Dear White People (Brockway)

Tropic Sprockets by Ian Brockway

Dear White People

In style and content, Justin Simien's "Dear White People" speaks about the daring and influence of Spike Lee as much as addresses Obama's intent for harmony. In big bold images akin to a graphic novel, the director places his audience within the pastoral yet claustrophobic realm of Winchester College, an Ivy League institution.

With dry tones reminiscent of Whit Stillman's "Damsels in Distress," college radio host Samantha White (Tessa Thompson) presents a biting show titled "Dear White People" and a newsletter  "Ebony and Ivy."  As a protest, she  runs for head of her residence, wanting to make the hall exclusively for black students.

This sets off an acidic war with Kurt Fletcher (Kyle Gallner) an  aloof and narcissistic boy, the son of the college president.

Coco (Teyona Parris) is the princess-like student who wants to uphold stratification and keep the status quo of Winchester just as it is.

Lionel (Tyler James Williams) is the bookish outsider with a wild Afro who is approached to get the story on the racial tension through these hallowed halls.

No one gets off easy in this film. Every character presents a ruse, a masquerade or a mania, and the film empties its ammunition upon every persona and type. All of the characters bite and jab  one another with the exception of Lionel, who is a walker on the fringe. Every person becomes embroiled in a nest of scorpions.

Sly is the concoction reserved for Obama whose complacency and hopes are well lampooned: his positivity is jabbed upon in Samantha's film "The Re-Birth of a Nation" showing people in white face makeup, disappointed in the Obama Dream.
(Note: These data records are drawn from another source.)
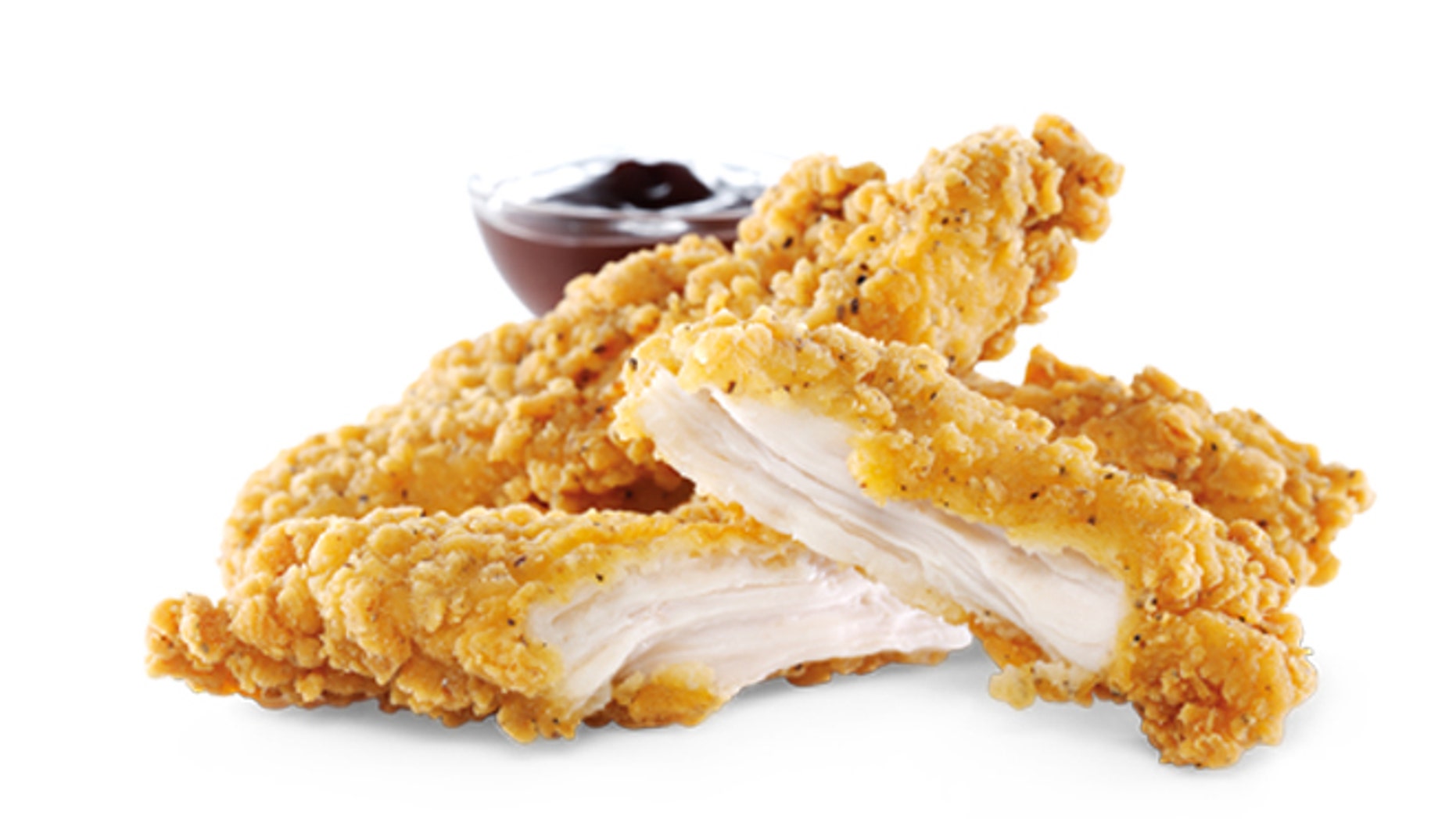 McDonald’s bringing back Chicken Selects after two year hiatus Fox News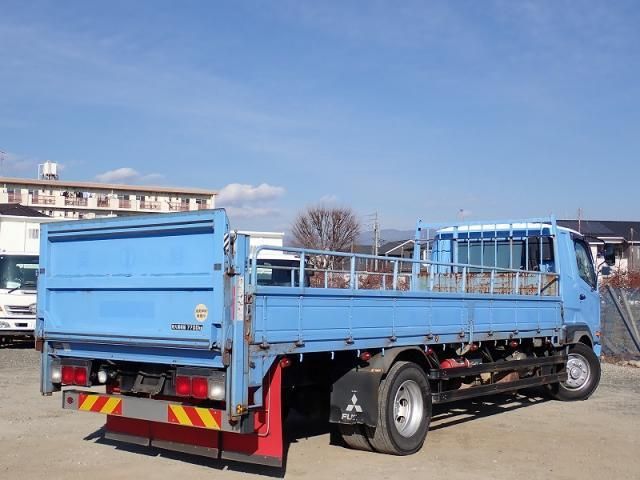 MITSUBISHI FUSOU FIGHTER 2014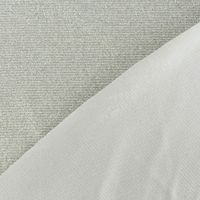 Jersey Lurex Glamour uni silberfarbig gold 1,40m Breite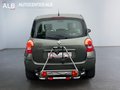 Daumennagel 4 - Renault Modus Privilege/AUTOMATIK/KLIMA/TEMPOMAT/SHZ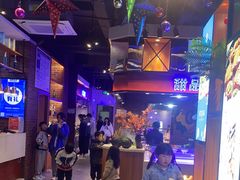 -豪德亨牛排自助餐厅(抚州东乡店)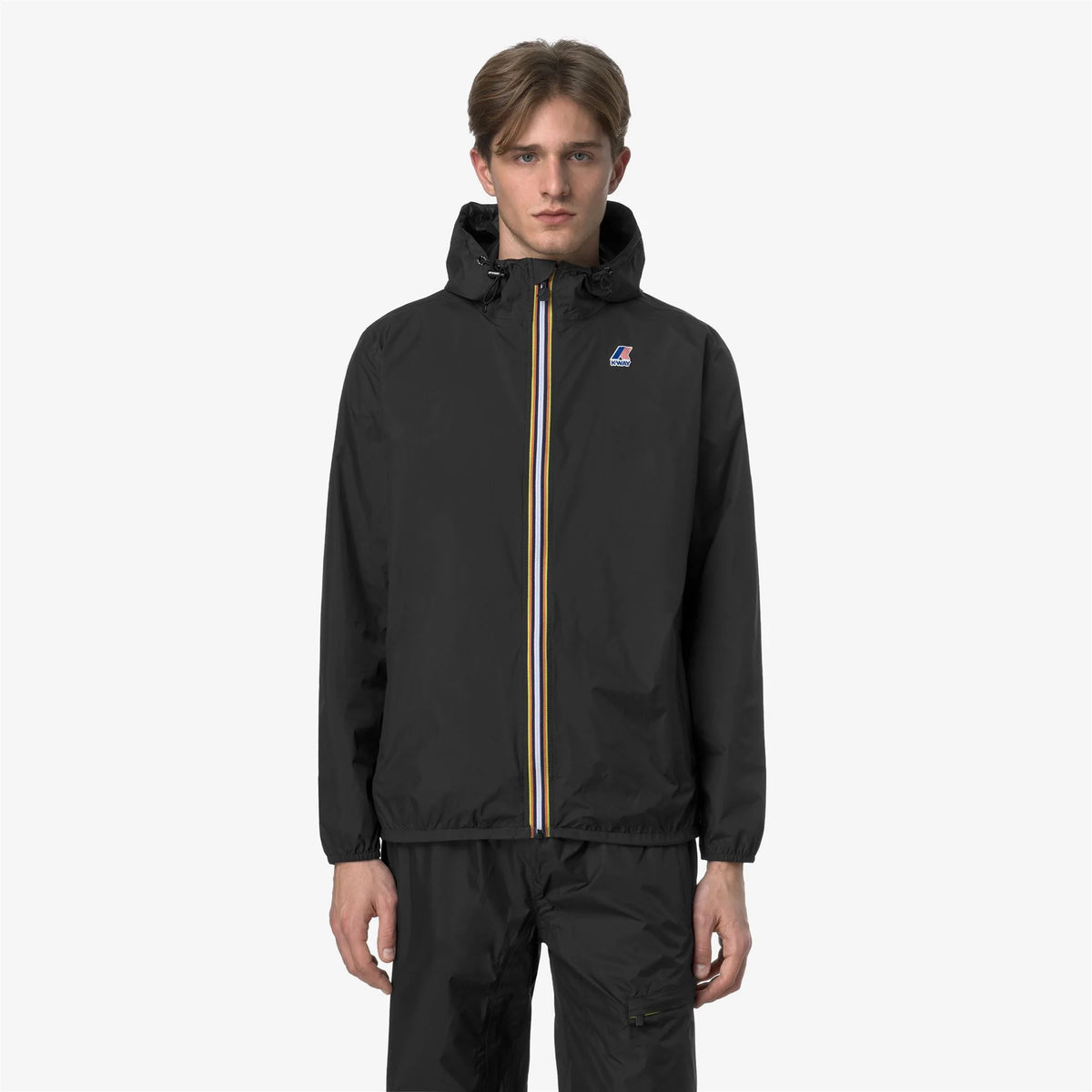 GIACCA IMPERMEABILE K-WAY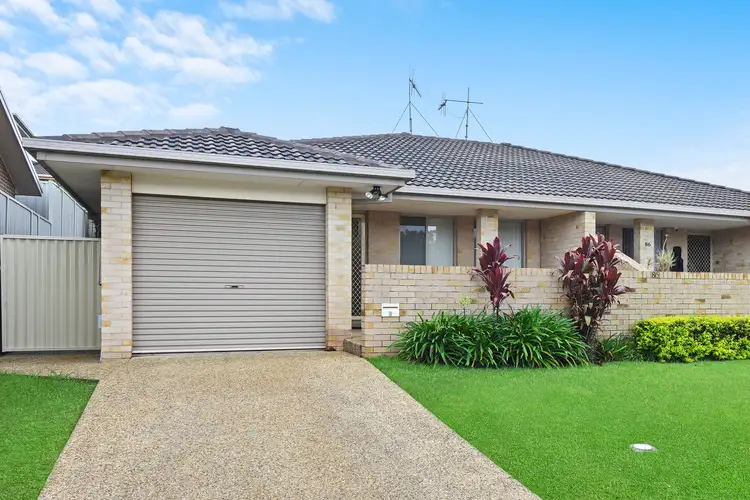 1/86 Marian Drive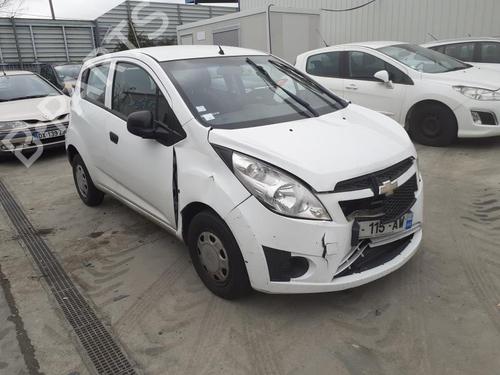Steering pump CHEVROLET SPARK (M300) 1.0 | BP26982272M99 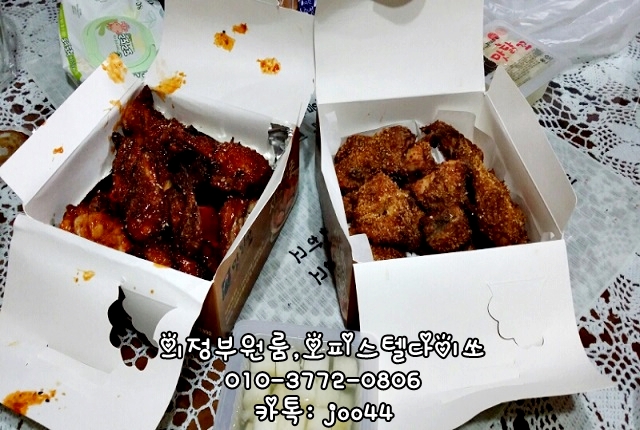맛닭꼬 호원점 이미지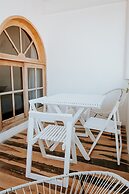 Apartments & Suites MADRE Holbox Self-Check IN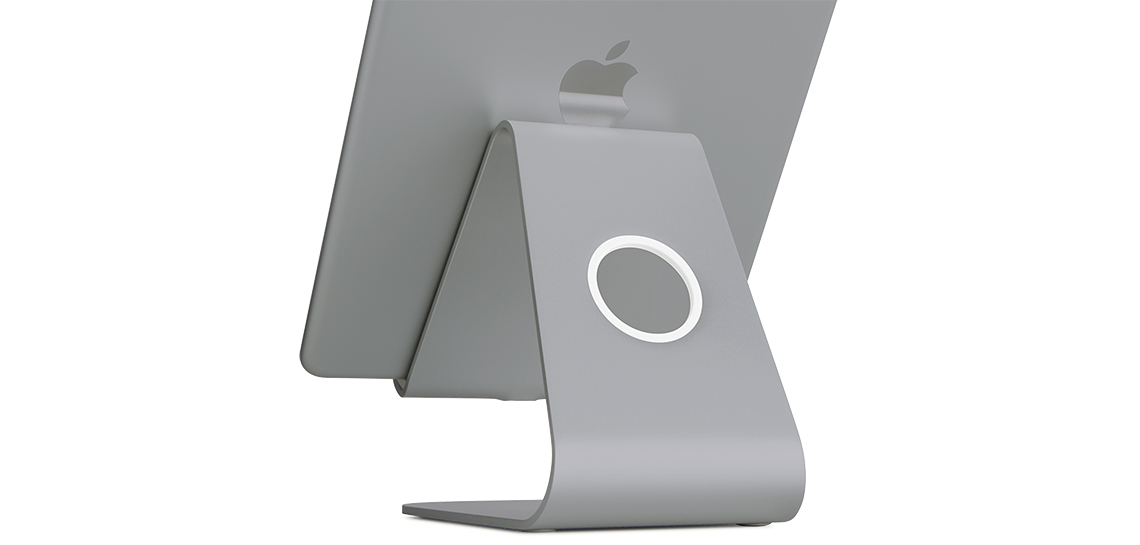 Đế Tản Nhiệt Máy Tính Bảng Rain Design mStand Tablet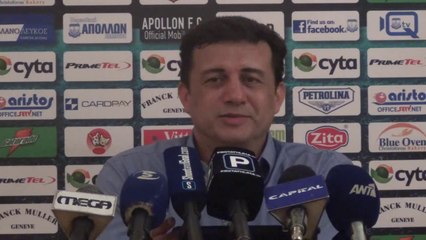 Για την επόμενη μέρα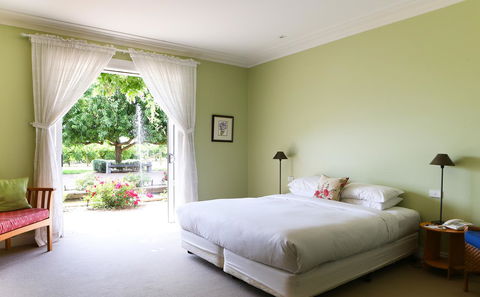 Lancemore Milawa - Phillip Island Accommodation 3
The most corrosive accents are engineered for Spike Lee's oeuvre as his charged characters are satirized by turning  obsessive and narrow in intent. There are still shots of silent men in rigid impassivity as if in parody of and tribute to "Do The Right Thing".

A party scene presents  racism with an appropriate stinging sleaziness, showing humans locked in their own stereotypical prisons of cartoons, ill-realism and coercion. With Obama in office or not, racism rears its filthy anemic head under the All Hallows' Eve of inappropriate kitsch, and Money, its green-eyed cousin, waits to brand itself and consume every person regardless of  his or her persona or spirit.